The only new thing you'll have to deal with is that transaction commits may fail because of race conditions, but you'd be doing error checking with locks anyway, and it is easier to retry the logic that led to a transaction failure than to recover from errors in a non-transactional setup.
If you do get race conditions and failed commits, then you may want to fine-tune the isolation configuration for your transactions.
For example if you need to generate invoice numbers which are sequential and have no numbers missing - this is a requirement at least in the country I live in.
If you have a few web servers, then a few users might be buying stuff literally at the same time.
If you do select max(invoice_id)+1 from invoice to get the new invoice number, two web servers might do that at the same time (before the new invoice has been added), and get the same invoice number for the invoices they're trying to create.

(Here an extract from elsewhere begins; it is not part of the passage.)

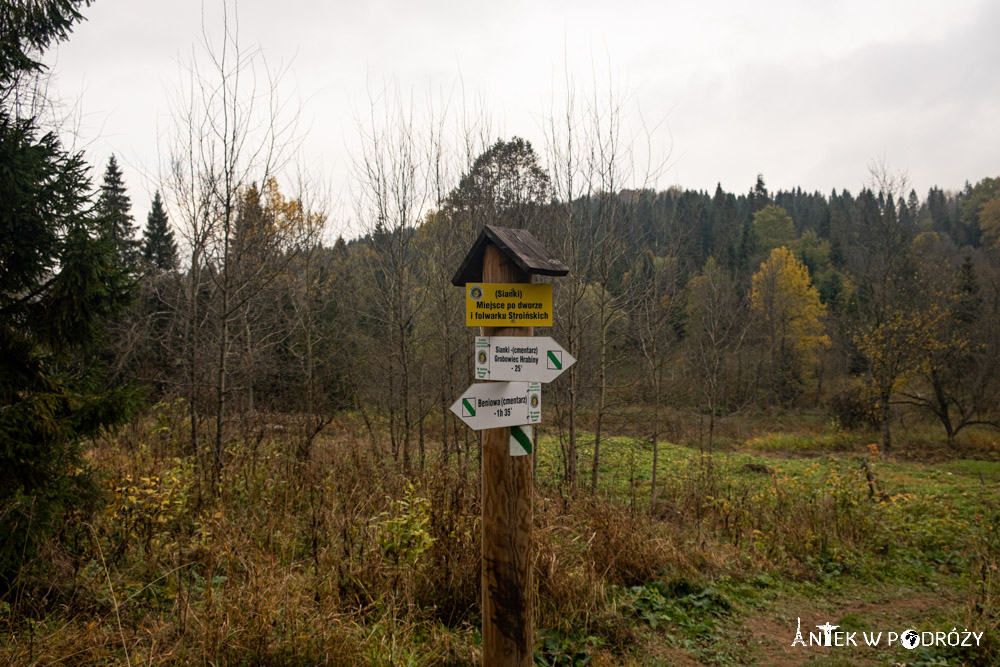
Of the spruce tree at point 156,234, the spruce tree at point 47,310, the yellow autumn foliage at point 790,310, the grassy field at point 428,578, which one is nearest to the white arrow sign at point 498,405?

If you use a mechanism such as "auto_increment", this is just meant to generate unique values, and makes no guarantees about not missing out numbers (if one transaction tries to insert a row, then does a rollback, the number is "lost"),
So the solution is to (a) lock the table (b) select max(invoice_id)+1 from invoice (c) do the insert (d) commit + unlock the table.
On another note, in MySQL you're best using InnoDB and using row-level locking. Doing a lock table command can implicitly commit the transaciton you're working on.
Take a look here for general introduction to what transactions are and how to use them.
Databases are designed to work in concurrent environments, so locking the tables and/or records helps to keep the transactions consistent.
So a record affected by one transaction should not be altered until this transaction commits or rolls back.